Posted by Ginny on March 29th, 2005 (All posts by Ginny)
Europe’s heads of state will come together for their next summit and to ratify the European budgetary framework for the coming years. What may sound like a routine yawner is really a meeting at which nothing less than the future of Europe will be decided — and especially Germany’s role in that future. On those two days in June, the assembled heads of states will decide how much each member state should pay to Brussels and how much it should receive in payments from Brussels, if anything.

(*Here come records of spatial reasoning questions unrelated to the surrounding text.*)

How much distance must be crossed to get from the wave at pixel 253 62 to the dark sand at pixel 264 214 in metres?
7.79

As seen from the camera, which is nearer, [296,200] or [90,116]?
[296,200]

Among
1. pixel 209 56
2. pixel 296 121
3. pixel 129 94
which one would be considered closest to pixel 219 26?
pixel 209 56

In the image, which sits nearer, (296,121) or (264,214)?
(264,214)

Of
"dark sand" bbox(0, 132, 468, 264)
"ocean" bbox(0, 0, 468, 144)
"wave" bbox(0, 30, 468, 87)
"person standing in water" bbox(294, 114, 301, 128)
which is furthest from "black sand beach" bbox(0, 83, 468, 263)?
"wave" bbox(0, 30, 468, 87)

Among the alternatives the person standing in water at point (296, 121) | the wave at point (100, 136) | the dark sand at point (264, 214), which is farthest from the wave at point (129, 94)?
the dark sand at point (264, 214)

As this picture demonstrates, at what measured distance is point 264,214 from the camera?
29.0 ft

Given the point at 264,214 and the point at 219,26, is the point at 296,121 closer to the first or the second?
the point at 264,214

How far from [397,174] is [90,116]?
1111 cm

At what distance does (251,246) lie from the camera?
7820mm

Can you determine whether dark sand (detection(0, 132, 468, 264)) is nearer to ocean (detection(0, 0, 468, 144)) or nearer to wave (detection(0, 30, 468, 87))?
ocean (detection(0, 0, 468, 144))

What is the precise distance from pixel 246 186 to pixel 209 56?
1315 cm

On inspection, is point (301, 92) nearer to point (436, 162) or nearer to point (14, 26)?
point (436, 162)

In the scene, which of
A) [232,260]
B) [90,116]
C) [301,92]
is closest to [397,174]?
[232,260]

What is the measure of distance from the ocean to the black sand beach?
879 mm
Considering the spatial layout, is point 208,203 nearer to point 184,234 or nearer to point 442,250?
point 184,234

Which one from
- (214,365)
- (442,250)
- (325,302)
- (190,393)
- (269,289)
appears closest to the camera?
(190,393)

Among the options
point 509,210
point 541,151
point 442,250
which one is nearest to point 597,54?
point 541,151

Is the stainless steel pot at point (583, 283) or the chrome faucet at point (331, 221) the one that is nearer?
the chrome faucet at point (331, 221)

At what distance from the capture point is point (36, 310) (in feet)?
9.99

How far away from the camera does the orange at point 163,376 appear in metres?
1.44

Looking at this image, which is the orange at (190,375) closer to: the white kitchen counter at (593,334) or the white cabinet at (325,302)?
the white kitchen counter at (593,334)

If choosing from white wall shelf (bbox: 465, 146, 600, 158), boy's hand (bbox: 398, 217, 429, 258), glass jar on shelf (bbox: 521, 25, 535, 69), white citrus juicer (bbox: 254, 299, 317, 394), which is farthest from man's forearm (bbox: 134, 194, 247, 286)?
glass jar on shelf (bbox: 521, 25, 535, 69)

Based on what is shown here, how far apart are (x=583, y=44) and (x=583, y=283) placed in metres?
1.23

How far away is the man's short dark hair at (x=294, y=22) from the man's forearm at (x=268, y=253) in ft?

The potential pitfalls are huge; the European Commission’s proposals in this regard are completely unacceptable to the German government. According to the current draft of the legislation, which bears the relatively innocuous-sounding title “Financial Forecast for 2007 to 2013,” the EU’s budget will increase from about €100 billion this year to €158 billion in 2013. This increase would have serious consequences for Germany, which, as Europe’s largest economy, pays by far the most into the common budget. Between now and 2013, Germany’s contribution to the EU would almost double, to about €40 billion. Instead of the current 8 percent of its federal budget, Berlin would then be required to send more than 10 percent of its budget to Brussels.
The authors observe that
the Germans send significantly more money to Brussels than they receive back. In 2003, the difference amounted to €7.7 billion, making Germany the biggest net contributor by a long shot. Only the Netherlands and Sweden pay more on a per capita basis.